8月12日。早朝よりチョモランマやマカルーの山々(通のあいだではジャイアントと言うらしい)の出現を待つが、
残念ながらその方面は雲におおわれ視界がきかない。「昨日の夢よもう一度」という我々の期待は裏切られた
かたちとなった。そういえば今朝はきれいな朝焼けが見えた。さらに天候が悪化する前兆なのだろうか。
朝食を済ませ後ろ髪引かれる思いで歩き出す。
しばらく歩くとブロッケン現象に遭遇する。ブロッケン現象とは太陽などの光が背後からさしこみ、影の側にある
雲粒や霧粒によって光が散乱され、見る人の影の周りに、虹と似た光の輪となって現われる大気光学現象。
ブロッケンの妖怪(または怪物)とも呼ばれるが、日本では御来迎(ごらいごう)、山の後(御)光、仏の後(御)
光、あるいは単に御光とも呼ばれる。これは、古くは阿弥陀如来が姿を現したと考えられていたためである。
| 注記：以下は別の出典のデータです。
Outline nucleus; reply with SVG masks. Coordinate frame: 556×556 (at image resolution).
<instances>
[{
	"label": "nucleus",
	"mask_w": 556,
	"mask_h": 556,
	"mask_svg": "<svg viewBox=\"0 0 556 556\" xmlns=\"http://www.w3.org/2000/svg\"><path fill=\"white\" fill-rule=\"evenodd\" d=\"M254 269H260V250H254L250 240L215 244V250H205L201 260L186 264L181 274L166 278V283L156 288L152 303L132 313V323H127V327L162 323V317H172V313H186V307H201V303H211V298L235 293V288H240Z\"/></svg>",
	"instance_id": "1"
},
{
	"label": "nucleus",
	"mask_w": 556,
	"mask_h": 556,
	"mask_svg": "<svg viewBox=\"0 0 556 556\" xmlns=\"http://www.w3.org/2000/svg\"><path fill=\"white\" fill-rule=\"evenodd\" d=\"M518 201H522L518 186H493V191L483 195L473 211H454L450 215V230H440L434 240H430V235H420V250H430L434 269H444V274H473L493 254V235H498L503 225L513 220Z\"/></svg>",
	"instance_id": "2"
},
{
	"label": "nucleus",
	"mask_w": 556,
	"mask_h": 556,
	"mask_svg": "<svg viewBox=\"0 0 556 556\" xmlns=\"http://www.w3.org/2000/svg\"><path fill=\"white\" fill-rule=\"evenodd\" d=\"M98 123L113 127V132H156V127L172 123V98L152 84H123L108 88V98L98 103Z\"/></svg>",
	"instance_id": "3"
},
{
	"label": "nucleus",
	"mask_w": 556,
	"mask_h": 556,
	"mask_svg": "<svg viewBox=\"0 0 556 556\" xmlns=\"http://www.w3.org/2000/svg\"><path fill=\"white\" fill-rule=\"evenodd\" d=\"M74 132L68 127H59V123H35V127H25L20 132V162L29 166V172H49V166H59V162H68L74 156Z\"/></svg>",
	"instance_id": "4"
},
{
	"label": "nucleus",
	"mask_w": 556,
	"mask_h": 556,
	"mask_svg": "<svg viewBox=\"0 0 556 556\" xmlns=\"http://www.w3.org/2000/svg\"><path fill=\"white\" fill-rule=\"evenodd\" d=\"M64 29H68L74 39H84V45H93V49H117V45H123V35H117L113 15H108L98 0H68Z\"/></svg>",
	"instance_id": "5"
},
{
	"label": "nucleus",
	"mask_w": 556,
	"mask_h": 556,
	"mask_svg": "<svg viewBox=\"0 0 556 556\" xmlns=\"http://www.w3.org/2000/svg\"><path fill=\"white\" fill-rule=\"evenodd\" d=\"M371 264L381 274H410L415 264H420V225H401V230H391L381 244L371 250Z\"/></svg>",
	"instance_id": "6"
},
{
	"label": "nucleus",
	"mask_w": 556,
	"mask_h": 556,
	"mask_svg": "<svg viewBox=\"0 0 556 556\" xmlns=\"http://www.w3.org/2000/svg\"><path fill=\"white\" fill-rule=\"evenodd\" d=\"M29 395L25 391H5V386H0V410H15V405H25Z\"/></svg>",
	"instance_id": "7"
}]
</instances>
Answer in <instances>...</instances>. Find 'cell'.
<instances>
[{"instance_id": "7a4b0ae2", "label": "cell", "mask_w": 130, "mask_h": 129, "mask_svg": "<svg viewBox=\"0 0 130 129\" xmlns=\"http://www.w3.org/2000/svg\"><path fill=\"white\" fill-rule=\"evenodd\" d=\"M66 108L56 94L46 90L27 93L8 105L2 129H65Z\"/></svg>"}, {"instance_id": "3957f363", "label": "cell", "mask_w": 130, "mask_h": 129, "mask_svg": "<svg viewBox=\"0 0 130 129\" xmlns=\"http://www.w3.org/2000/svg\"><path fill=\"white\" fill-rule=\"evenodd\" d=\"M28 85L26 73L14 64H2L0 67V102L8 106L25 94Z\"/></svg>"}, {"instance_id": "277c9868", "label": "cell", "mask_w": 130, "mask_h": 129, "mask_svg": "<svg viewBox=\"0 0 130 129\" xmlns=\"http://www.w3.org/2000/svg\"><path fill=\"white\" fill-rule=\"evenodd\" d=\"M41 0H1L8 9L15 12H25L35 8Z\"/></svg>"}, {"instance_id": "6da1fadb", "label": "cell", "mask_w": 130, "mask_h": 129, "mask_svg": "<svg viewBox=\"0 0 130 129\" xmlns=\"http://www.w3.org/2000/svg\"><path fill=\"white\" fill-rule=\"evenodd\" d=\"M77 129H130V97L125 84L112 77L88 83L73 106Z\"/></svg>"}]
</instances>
槍ヶ岳開山を果たした僧播隆の前に出現した話が有名である。
【左の写真】ちょっと中途半端なブロッケン現象 【右の写真】8月12日の朝焼け
ブロッケン現象。中心に人影が見える。
昼食後もひたすら草原をランマ・ラに向かって歩く。遠くには無名峰や氷河が至る所に見える。16時頃、
湖近くの本日のテント場に着。ここはランマ・ラ直下の標高4935mである。今日は全体としては曇天の
中、緩い起伏の山々を上り下りしたことになる。長い一日だった。
【左の写真】無名峰 【右の写真】無名峰
至る所に険しい氷河が見える。
【左の写真】ヤクのキャラバン 【右の写真】テント場近くの湖
8月13日。何となく体がだるく熱っぽい。隊に同伴するドクターに診てもらうと体温が39℃あるとのこと。今まで
高度障害(高山病)がなかったのに、こんなところで発熱するとは...。発熱で思うように歩けない自分自身が情
けない。
荷物を積んだヤク隊にあっという間に追い抜かれてしまう。13時ごろランマ・ラに到着。雨にみぞれが混じる天候
の中での5295mの峠越えとなった。道中安全を祈願して隊員のめいめいがタルチョをつるした。私は日本から
持参した風呂屋ののれんタルチョをつるした。
風呂屋ののれんタルチョ。右端の赤い雨具が筆者。高度障害のため、体や顔がむくんでいる
難所のランマ・ラを越えると後は下る一方と言うことで気持ち的に楽になる。しかし降りても
降りてもテント場が見えない。隊長と隊員1名を偵察のため先行させるが、無線機で呼びかけても電波が届か
ないのか応答がない。仕方なく下り続ける。どれくらい下っただろう。遠くに先行した隊員が我々に向かってくる
のを見つけたときには本当にホッとした。
19時30分頃テント場に無事到着。チベット人スタッフが用意してくれていたミルク紅茶のおいしかったこと。
「生き返った」という気がした。今日は標高差300mを登り、1000mを降りた勘定になる。本格的なトレッキング
といえるのは今日が最後だが、早朝から夜まで本当に長い一日であった。